Loretto Volunteer brings deep awareness to her work at Angelica Village
Posted on July 15, 2021, by Loretto Community
By Becca Krasky, Loretto Volunteer
At its best, a deep time awareness might help us see ourselves as part of a web of gift, inheritance and legacy stretching over millions of years past and millions to come, bringing us to consider what we are leaving behind for the epochs and beings that will follow us.
Robert Macfarlane in “Underland: A Deep Time Journey”
I am feeling a deep soul magnetism toward organic, regenerative agriculture. Perhaps some of this is the uncertainty, the challenge, wanting to repair and heal my communities, my soils. Some of this attraction is a rebellion against what society expects of me, not wanting to spend the majority of my waking life behind computer screens and in Zoom meetings. I am wondering, how does my lifetime fit into deep time? What does a deep time awareness in farming entail? Blessing the soil, honoring the cycles of life and death and life again, thanking the rain that comes not frequently enough in our ongoing drought. Laughing with my co-workers and the community members as we all grow older, smiling as the children of Angelica Village grow alongside the peas. Embracing the lessons, giving gratitude to Earth, honoring this “web of gift, inheritance and legacy” and my unique place within.
I’ve been part of the Loretto Earth Network Coordinating Committee for most of my time as a Loretto Volunteer. The group is currently reflecting on Robert Macfarlane’s book “Underland: A Deep Time Journey,” a poetic, thrilling examination of Earth’s underworlds. Macfarlane explains, “At its best, a deep time awareness might help us see ourselves as part of a web of gift, inheritance and legacy stretching over millions of years past and millions to come, bringing us to consider what we are leaving behind for the epochs and beings that will follow us.”

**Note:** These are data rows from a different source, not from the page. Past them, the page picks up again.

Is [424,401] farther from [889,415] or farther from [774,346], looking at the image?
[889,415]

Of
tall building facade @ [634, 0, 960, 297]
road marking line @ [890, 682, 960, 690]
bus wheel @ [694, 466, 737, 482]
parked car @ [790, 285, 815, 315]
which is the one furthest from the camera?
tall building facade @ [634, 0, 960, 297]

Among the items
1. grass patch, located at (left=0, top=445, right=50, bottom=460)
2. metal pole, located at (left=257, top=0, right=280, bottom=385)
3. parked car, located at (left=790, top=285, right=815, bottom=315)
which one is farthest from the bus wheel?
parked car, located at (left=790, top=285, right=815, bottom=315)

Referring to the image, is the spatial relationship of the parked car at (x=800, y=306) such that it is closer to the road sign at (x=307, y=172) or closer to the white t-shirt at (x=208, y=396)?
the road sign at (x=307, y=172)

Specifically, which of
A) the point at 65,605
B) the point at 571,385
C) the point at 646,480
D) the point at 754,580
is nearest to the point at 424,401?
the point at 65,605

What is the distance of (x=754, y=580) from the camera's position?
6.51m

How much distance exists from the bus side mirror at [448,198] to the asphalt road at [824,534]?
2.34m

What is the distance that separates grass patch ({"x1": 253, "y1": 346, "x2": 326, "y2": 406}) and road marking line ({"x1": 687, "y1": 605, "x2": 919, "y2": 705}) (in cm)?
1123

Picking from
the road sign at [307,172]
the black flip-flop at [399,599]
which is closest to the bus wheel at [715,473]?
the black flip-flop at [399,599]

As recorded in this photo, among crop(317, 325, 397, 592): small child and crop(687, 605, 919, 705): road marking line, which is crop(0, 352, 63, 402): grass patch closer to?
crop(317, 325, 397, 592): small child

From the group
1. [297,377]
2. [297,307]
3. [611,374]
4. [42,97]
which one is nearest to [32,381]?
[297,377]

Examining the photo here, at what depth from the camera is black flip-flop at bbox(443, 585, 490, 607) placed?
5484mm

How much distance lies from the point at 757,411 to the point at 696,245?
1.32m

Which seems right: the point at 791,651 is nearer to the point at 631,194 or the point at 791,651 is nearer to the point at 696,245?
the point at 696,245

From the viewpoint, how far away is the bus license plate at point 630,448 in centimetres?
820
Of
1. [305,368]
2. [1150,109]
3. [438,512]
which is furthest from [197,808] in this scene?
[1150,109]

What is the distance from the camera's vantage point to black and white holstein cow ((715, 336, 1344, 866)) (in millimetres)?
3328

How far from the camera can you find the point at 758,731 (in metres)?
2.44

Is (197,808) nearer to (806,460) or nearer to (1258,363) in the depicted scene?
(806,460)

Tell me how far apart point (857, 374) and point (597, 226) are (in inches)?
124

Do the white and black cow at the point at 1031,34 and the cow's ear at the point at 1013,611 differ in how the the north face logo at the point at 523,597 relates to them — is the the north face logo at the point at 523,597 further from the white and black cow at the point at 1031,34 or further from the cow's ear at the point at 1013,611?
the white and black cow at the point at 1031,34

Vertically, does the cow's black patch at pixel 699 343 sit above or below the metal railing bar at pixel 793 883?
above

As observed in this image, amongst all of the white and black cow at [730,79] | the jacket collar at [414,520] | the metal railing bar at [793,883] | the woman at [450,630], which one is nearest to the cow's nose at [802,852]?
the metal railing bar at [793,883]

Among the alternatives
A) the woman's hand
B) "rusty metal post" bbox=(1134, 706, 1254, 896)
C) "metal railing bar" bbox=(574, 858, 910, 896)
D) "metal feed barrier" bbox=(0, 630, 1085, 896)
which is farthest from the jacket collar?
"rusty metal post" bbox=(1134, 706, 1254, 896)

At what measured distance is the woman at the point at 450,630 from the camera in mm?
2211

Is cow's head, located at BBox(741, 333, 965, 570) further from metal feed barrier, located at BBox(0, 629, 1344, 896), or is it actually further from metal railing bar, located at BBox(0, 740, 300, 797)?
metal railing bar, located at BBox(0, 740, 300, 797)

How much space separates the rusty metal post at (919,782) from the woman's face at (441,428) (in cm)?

Becca Krasky is a second-year Loretto Volunteer from Minneapolis. She works as the Sustainability Coordinator at Angelica Village, a nonprofit intentional community started by Loretto Co-member Jean East that houses refugee and immigrant families and youth. Becca has found her niche in growing food at Angelica Village, in her own backyard, anywhere there is a patch of earth and some seeds. Her newest projects are seed saving, mushroom growing and permaculture design. When she’s not in the garden, Becca is usually in the kitchen baking bread or cooking.